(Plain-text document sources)
#####

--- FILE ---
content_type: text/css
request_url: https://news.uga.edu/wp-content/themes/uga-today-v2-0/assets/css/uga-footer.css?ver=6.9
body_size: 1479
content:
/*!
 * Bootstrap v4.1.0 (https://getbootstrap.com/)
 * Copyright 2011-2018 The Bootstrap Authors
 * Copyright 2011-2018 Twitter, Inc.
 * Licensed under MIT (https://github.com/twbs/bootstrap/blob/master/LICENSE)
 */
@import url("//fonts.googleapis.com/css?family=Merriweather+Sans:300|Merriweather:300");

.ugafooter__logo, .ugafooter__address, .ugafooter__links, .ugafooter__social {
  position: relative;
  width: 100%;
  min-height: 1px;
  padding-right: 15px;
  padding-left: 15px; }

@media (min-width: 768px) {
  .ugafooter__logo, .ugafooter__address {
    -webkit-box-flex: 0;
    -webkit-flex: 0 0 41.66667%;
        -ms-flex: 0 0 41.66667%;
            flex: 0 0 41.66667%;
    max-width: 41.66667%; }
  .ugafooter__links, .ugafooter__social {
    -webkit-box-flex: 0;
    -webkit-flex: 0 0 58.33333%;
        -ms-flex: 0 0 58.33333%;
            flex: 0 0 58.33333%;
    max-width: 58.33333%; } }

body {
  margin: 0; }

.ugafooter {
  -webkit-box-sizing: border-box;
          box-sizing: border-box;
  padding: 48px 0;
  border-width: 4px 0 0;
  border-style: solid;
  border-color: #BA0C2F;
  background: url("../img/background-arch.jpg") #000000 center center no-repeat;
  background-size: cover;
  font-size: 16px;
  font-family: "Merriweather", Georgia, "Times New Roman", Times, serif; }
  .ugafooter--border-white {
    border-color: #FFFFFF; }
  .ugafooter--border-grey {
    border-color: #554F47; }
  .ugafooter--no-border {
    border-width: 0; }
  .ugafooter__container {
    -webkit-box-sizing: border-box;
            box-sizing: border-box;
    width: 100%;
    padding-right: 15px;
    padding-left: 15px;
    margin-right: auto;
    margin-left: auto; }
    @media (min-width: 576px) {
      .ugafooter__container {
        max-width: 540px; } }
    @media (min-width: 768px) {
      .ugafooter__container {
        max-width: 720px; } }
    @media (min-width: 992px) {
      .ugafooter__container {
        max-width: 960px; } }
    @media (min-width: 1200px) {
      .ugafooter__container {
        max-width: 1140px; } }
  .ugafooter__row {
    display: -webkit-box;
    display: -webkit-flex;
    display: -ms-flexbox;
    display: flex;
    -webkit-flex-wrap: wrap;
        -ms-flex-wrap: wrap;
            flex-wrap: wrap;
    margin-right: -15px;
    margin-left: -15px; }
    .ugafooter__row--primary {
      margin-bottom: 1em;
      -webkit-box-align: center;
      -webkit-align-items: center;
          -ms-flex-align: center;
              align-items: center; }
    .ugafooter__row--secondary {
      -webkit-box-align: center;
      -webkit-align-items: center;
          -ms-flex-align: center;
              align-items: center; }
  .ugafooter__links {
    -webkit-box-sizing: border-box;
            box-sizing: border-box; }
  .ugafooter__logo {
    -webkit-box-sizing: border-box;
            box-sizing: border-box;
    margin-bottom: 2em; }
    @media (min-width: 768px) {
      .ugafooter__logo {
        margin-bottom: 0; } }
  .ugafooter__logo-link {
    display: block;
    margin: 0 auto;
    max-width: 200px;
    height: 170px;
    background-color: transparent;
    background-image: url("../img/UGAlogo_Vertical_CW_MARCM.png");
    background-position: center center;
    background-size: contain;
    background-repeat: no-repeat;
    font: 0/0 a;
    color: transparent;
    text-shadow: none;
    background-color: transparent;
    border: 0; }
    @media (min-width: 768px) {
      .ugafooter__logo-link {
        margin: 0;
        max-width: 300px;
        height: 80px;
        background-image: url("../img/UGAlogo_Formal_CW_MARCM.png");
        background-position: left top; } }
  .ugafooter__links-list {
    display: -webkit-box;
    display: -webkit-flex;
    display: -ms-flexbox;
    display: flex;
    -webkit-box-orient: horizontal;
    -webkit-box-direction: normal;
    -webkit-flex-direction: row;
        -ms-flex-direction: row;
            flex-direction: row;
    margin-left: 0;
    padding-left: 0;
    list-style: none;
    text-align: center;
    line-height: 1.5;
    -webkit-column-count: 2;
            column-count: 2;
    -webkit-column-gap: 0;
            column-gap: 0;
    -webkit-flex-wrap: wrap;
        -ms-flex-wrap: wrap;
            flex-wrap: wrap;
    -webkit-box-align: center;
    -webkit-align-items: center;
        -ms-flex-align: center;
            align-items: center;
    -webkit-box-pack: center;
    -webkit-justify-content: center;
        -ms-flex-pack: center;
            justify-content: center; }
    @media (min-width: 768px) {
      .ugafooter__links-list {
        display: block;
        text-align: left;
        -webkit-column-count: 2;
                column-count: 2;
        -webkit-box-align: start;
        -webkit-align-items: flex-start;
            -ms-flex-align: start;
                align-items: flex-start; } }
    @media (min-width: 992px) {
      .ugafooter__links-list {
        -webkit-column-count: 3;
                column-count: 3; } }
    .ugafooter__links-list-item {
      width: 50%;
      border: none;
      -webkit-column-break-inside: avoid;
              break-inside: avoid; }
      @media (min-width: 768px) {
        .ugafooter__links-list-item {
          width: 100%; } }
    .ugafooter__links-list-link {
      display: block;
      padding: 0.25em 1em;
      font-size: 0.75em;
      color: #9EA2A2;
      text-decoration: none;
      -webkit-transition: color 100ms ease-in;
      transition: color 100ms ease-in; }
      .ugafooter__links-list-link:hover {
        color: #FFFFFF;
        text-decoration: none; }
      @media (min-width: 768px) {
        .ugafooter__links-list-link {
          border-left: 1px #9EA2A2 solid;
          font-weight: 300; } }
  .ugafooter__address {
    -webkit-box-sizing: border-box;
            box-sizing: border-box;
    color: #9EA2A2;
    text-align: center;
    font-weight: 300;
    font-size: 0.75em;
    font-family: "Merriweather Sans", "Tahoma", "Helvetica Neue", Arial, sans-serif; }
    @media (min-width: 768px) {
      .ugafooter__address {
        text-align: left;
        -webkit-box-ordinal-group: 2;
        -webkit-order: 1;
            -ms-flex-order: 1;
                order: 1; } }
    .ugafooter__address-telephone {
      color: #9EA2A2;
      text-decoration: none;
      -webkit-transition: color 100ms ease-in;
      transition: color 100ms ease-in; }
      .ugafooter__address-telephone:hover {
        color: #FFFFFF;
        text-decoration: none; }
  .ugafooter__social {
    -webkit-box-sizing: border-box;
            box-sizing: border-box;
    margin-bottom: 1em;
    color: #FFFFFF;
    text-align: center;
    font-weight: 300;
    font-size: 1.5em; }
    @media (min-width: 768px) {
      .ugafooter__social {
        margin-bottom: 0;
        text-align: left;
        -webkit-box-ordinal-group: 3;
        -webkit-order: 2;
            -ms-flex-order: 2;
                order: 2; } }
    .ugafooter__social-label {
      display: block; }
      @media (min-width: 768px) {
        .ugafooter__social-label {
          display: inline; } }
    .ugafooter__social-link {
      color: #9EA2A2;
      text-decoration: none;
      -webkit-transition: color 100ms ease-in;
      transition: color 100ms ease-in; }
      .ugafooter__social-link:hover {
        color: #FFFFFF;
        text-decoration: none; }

#####

Your answer must be every record above, repeated exactly.

Exercise solution:
--- FILE ---
content_type: text/css
request_url: https://news.uga.edu/wp-content/themes/uga-today-v2-0/assets/css/uga-footer.css?ver=6.9
body_size: 1479
content:
/*!
 * Bootstrap v4.1.0 (https://getbootstrap.com/)
 * Copyright 2011-2018 The Bootstrap Authors
 * Copyright 2011-2018 Twitter, Inc.
 * Licensed under MIT (https://github.com/twbs/bootstrap/blob/master/LICENSE)
 */
@import url("//fonts.googleapis.com/css?family=Merriweather+Sans:300|Merriweather:300");

.ugafooter__logo, .ugafooter__address, .ugafooter__links, .ugafooter__social {
  position: relative;
  width: 100%;
  min-height: 1px;
  padding-right: 15px;
  padding-left: 15px; }

@media (min-width: 768px) {
  .ugafooter__logo, .ugafooter__address {
    -webkit-box-flex: 0;
    -webkit-flex: 0 0 41.66667%;
        -ms-flex: 0 0 41.66667%;
            flex: 0 0 41.66667%;
    max-width: 41.66667%; }
  .ugafooter__links, .ugafooter__social {
    -webkit-box-flex: 0;
    -webkit-flex: 0 0 58.33333%;
        -ms-flex: 0 0 58.33333%;
            flex: 0 0 58.33333%;
    max-width: 58.33333%; } }

body {
  margin: 0; }

.ugafooter {
  -webkit-box-sizing: border-box;
          box-sizing: border-box;
  padding: 48px 0;
  border-width: 4px 0 0;
  border-style: solid;
  border-color: #BA0C2F;
  background: url("../img/background-arch.jpg") #000000 center center no-repeat;
  background-size: cover;
  font-size: 16px;
  font-family: "Merriweather", Georgia, "Times New Roman", Times, serif; }
  .ugafooter--border-white {
    border-color: #FFFFFF; }
  .ugafooter--border-grey {
    border-color: #554F47; }
  .ugafooter--no-border {
    border-width: 0; }
  .ugafooter__container {
    -webkit-box-sizing: border-box;
            box-sizing: border-box;
    width: 100%;
    padding-right: 15px;
    padding-left: 15px;
    margin-right: auto;
    margin-left: auto; }
    @media (min-width: 576px) {
      .ugafooter__container {
        max-width: 540px; } }
    @media (min-width: 768px) {
      .ugafooter__container {
        max-width: 720px; } }
    @media (min-width: 992px) {
      .ugafooter__container {
        max-width: 960px; } }
    @media (min-width: 1200px) {
      .ugafooter__container {
        max-width: 1140px; } }
  .ugafooter__row {
    display: -webkit-box;
    display: -webkit-flex;
    display: -ms-flexbox;
    display: flex;
    -webkit-flex-wrap: wrap;
        -ms-flex-wrap: wrap;
            flex-wrap: wrap;
    margin-right: -15px;
    margin-left: -15px; }
    .ugafooter__row--primary {
      margin-bottom: 1em;
      -webkit-box-align: center;
      -webkit-align-items: center;
          -ms-flex-align: center;
              align-items: center; }
    .ugafooter__row--secondary {
      -webkit-box-align: center;
      -webkit-align-items: center;
          -ms-flex-align: center;
              align-items: center; }
  .ugafooter__links {
    -webkit-box-sizing: border-box;
            box-sizing: border-box; }
  .ugafooter__logo {
    -webkit-box-sizing: border-box;
            box-sizing: border-box;
    margin-bottom: 2em; }
    @media (min-width: 768px) {
      .ugafooter__logo {
        margin-bottom: 0; } }
  .ugafooter__logo-link {
    display: block;
    margin: 0 auto;
    max-width: 200px;
    height: 170px;
    background-color: transparent;
    background-image: url("../img/UGAlogo_Vertical_CW_MARCM.png");
    background-position: center center;
    background-size: contain;
    background-repeat: no-repeat;
    font: 0/0 a;
    color: transparent;
    text-shadow: none;
    background-color: transparent;
    border: 0; }
    @media (min-width: 768px) {
      .ugafooter__logo-link {
        margin: 0;
        max-width: 300px;
        height: 80px;
        background-image: url("../img/UGAlogo_Formal_CW_MARCM.png");
        background-position: left top; } }
  .ugafooter__links-list {
    display: -webkit-box;
    display: -webkit-flex;
    display: -ms-flexbox;
    display: flex;
    -webkit-box-orient: horizontal;
    -webkit-box-direction: normal;
    -webkit-flex-direction: row;
        -ms-flex-direction: row;
            flex-direction: row;
    margin-left: 0;
    padding-left: 0;
    list-style: none;
    text-align: center;
    line-height: 1.5;
    -webkit-column-count: 2;
            column-count: 2;
    -webkit-column-gap: 0;
            column-gap: 0;
    -webkit-flex-wrap: wrap;
        -ms-flex-wrap: wrap;
            flex-wrap: wrap;
    -webkit-box-align: center;
    -webkit-align-items: center;
        -ms-flex-align: center;
            align-items: center;
    -webkit-box-pack: center;
    -webkit-justify-content: center;
        -ms-flex-pack: center;
            justify-content: center; }
    @media (min-width: 768px) {
      .ugafooter__links-list {
        display: block;
        text-align: left;
        -webkit-column-count: 2;
                column-count: 2;
        -webkit-box-align: start;
        -webkit-align-items: flex-start;
            -ms-flex-align: start;
                align-items: flex-start; } }
    @media (min-width: 992px) {
      .ugafooter__links-list {
        -webkit-column-count: 3;
                column-count: 3; } }
    .ugafooter__links-list-item {
      width: 50%;
      border: none;
      -webkit-column-break-inside: avoid;
              break-inside: avoid; }
      @media (min-width: 768px) {
        .ugafooter__links-list-item {
          width: 100%; } }
    .ugafooter__links-list-link {
      display: block;
      padding: 0.25em 1em;
      font-size: 0.75em;
      color: #9EA2A2;
      text-decoration: none;
      -webkit-transition: color 100ms ease-in;
      transition: color 100ms ease-in; }
      .ugafooter__links-list-link:hover {
        color: #FFFFFF;
        text-decoration: none; }
      @media (min-width: 768px) {
        .ugafooter__links-list-link {
          border-left: 1px #9EA2A2 solid;
          font-weight: 300; } }
  .ugafooter__address {
    -webkit-box-sizing: border-box;
            box-sizing: border-box;
    color: #9EA2A2;
    text-align: center;
    font-weight: 300;
    font-size: 0.75em;
    font-family: "Merriweather Sans", "Tahoma", "Helvetica Neue", Arial, sans-serif; }
    @media (min-width: 768px) {
      .ugafooter__address {
        text-align: left;
        -webkit-box-ordinal-group: 2;
        -webkit-order: 1;
            -ms-flex-order: 1;
                order: 1; } }
    .ugafooter__address-telephone {
      color: #9EA2A2;
      text-decoration: none;
      -webkit-transition: color 100ms ease-in;
      transition: color 100ms ease-in; }
      .ugafooter__address-telephone:hover {
        color: #FFFFFF;
        text-decoration: none; }
  .ugafooter__social {
    -webkit-box-sizing: border-box;
            box-sizing: border-box;
    margin-bottom: 1em;
    color: #FFFFFF;
    text-align: center;
    font-weight: 300;
    font-size: 1.5em; }
    @media (min-width: 768px) {
      .ugafooter__social {
        margin-bottom: 0;
        text-align: left;
        -webkit-box-ordinal-group: 3;
        -webkit-order: 2;
            -ms-flex-order: 2;
                order: 2; } }
    .ugafooter__social-label {
      display: block; }
      @media (min-width: 768px) {
        .ugafooter__social-label {
          display: inline; } }
    .ugafooter__social-link {
      color: #9EA2A2;
      text-decoration: none;
      -webkit-transition: color 100ms ease-in;
      transition: color 100ms ease-in; }
      .ugafooter__social-link:hover {
        color: #FFFFFF;
        text-decoration: none; }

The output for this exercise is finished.